# Start of Text

Chapter 14: Quiz

Test your understanding of Convolutional Neural Networks. Try to answer each question before revealing the solution.

Question 1

What are the two key inductive biases that CNNs embed into their architecture?

Show Answer

**Local connectivity** and **weight sharing** (also called parameter sharing). Local connectivity means each neuron connects only to a small spatial region of the input (the receptive field). Weight sharing means the same filter weights are applied at every spatial position, making the convolution operation equivariant to translation.

Question 2

For an input of shape (1, 3, 128, 128) passed through nn.Conv2d(3, 64, kernel_size=5, stride=2, padding=2), what is the output shape?

Show Answer

Using the formula: $H_{out} = \lfloor (128 - 5 + 2 \times 2) / 2 \rfloor + 1 = \lfloor 127/2 \rfloor + 1 = 63 + 1 = 64$ Output shape: **(1, 64, 64, 64)**

Question 3

What is the difference between translation equivariance and translation invariance? Which does convolution provide?

Show Answer

**Translation equivariance** means that if the input is shifted, the output shifts by the same amount. The convolution operation is translation equivariant -- if a cat moves to the right in the image, the feature map response also moves to the right. **Translation invariance** means the output does not change when the input is shifted. Pooling layers (especially global average pooling) provide a degree of translation invariance. A full CNN typically achieves approximate translation invariance through the combination of equivariant convolutions and invariant pooling layers.

Question 4

How many learnable parameters does nn.Conv2d(64, 128, kernel_size=3, padding=1, bias=True) have?

Show Answer

Weights: $128 \times 64 \times 3 \times 3 = 73{,}728$ Bias: $128$ Total: **73,856 parameters**

Question 5

Explain why three stacked 3x3 convolutional layers are preferred over a single 7x7 layer, even though they have the same effective receptive field.

Show Answer

Three 3x3 layers have **fewer parameters** ($3 \times 9C^2 = 27C^2$ vs. $49C^2$) and **more nonlinear activations** (three ReLUs vs. one), making them more expressive. The additional nonlinearities allow the network to learn more complex functions within the same receptive field. This insight was the foundation of the VGG architecture.

Question 6

What problem did ResNet's skip connections solve? How do they help gradient flow during backpropagation?

# End of Text

:: Complete the following ::
[a] Render this sentence from the CNN quiz in Spanish: "Local connectivity means each neuron connects only to a small spatial region of the input (the receptive field)."
[b] Carry the CNN quiz forward from its last line.

# Start of Extracted entries

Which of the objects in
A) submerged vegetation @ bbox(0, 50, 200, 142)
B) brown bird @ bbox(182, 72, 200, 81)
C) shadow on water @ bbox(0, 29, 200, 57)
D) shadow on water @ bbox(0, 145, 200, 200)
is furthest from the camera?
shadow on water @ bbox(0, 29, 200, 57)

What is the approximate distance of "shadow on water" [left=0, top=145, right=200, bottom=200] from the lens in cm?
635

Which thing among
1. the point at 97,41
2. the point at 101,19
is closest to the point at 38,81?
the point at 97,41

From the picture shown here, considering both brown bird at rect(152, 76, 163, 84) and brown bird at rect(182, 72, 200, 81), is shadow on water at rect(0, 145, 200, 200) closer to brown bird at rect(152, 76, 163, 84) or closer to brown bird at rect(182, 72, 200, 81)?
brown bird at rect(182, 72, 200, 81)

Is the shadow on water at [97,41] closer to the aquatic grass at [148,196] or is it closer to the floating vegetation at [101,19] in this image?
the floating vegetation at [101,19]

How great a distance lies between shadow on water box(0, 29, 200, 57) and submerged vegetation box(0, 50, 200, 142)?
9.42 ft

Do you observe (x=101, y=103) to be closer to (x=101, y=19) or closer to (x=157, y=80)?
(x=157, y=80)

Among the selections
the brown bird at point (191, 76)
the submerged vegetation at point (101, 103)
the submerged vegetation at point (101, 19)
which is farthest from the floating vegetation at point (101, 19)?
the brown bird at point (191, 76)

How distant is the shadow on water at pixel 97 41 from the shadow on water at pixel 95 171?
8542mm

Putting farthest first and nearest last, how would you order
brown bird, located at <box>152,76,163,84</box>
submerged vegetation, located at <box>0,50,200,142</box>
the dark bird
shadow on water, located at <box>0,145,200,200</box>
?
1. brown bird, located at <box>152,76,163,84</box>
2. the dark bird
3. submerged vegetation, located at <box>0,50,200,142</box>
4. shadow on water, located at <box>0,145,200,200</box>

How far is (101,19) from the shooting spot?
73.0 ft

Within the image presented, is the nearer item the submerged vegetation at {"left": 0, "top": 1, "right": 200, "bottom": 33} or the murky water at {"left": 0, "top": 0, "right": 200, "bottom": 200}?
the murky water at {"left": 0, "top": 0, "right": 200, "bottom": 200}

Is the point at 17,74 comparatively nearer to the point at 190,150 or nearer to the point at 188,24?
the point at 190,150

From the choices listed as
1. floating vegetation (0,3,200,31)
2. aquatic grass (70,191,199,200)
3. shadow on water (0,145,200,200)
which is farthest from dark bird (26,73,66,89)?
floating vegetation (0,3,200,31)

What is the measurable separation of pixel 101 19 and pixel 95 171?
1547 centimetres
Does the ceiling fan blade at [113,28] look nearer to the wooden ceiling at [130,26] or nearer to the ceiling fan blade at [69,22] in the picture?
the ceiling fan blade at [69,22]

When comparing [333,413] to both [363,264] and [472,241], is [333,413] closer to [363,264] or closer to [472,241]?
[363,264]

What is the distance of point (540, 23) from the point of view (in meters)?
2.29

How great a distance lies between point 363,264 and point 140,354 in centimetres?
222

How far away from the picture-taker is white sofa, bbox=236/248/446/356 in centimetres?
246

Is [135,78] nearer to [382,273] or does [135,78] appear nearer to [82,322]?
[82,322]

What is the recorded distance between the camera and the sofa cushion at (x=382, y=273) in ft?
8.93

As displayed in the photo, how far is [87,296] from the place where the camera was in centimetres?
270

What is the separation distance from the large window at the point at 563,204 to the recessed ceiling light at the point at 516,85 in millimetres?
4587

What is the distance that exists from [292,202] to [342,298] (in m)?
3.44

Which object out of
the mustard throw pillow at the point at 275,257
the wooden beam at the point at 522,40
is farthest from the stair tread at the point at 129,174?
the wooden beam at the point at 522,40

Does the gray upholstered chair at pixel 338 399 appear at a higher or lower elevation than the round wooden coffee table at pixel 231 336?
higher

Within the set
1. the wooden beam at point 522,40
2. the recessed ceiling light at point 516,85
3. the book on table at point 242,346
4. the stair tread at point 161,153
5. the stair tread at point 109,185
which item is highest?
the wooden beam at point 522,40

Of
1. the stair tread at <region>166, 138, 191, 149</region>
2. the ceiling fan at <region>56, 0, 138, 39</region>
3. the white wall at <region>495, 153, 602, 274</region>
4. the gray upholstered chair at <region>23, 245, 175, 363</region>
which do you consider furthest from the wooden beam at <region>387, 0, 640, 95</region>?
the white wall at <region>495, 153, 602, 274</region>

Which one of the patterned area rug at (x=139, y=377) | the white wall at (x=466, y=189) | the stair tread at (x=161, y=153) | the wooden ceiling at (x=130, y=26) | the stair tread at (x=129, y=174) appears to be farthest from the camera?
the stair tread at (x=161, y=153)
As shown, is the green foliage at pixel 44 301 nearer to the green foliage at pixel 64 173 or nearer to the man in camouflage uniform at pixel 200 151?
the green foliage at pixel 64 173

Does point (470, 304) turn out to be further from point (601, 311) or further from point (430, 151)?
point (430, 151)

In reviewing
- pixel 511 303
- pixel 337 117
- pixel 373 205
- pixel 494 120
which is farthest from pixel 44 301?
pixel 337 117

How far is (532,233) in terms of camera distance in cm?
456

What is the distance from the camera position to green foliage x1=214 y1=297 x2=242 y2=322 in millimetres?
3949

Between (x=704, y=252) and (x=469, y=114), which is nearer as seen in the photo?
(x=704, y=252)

# End of Extracted entries

:: Task results ::
[a] La conectividad local significa que cada neurona se conecta solo a una pequeña región espacial de la entrada (el campo receptivo).

[b]
Show Answer

Skip connections solved the **degradation problem**: the observation that adding more layers to a deep network could paradoxically *decrease* accuracy, not due to overfitting but due to optimization difficulties. For gradient flow, the skip connection gives: $\frac{\partial \mathcal{L}}{\partial x} = \frac{\partial \mathcal{L}}{\partial y} \cdot (1 + \frac{\partial F(x)}{\partial x})$. The constant term of **1** ensures that gradients can flow directly through the identity path, preventing vanishing gradients even in very deep networks. This creates an "information highway" from the loss back to the earliest layers.

Question 7

What is the purpose of a 1x1 convolution? Give three specific uses.

Show Answer

A 1x1 convolution performs a linear transformation across channels at each spatial position independently. Three uses: 1. **Channel dimensionality reduction**: Reducing the number of channels before expensive larger convolutions (used in Inception modules and ResNet bottleneck blocks) 2. **Channel dimensionality expansion**: Increasing channels (used in bottleneck block expansion) 3. **Adding nonlinearity**: When followed by an activation function, it adds a nonlinear transformation without changing spatial dimensions (used in Network in Network) Additional uses include cross-channel feature interaction and producing task-specific output maps (e.g., in segmentation heads).

Question 8

What is the difference between max pooling and average pooling? When is each preferred?

Show Answer

**Max pooling** takes the maximum value in each pooling window, making it sensitive to the *presence* of a feature regardless of its exact position. It is preferred in hidden layers because it provides strong translation invariance and tends to preserve the most salient features. **Average pooling** computes the mean in each window, providing a smoother downsampling. It is preferred as **Global Average Pooling (GAP)** at the end of modern architectures, where it replaces large fully connected layers and dramatically reduces parameter count and overfitting.

Question 9

How does depthwise separable convolution differ from standard convolution? What is the approximate parameter reduction factor?

Show Answer

A **standard convolution** jointly learns spatial and cross-channel patterns with a single operation. A **depthwise separable convolution** factorizes this into two steps: (1) a depthwise convolution that applies a separate spatial filter to each channel, and (2) a pointwise (1x1) convolution that mixes channels. The parameter ratio is approximately $\frac{1}{C_{out}} + \frac{1}{k^2}$. For typical values ($C_{out} = 256$, $k = 3$), this gives approximately $\frac{1}{9} \approx$ **8-9x reduction** in parameters and computation.

Question 10

When fine-tuning a pretrained CNN on a new dataset, why should you use a smaller learning rate for the pretrained layers than for the new classification head?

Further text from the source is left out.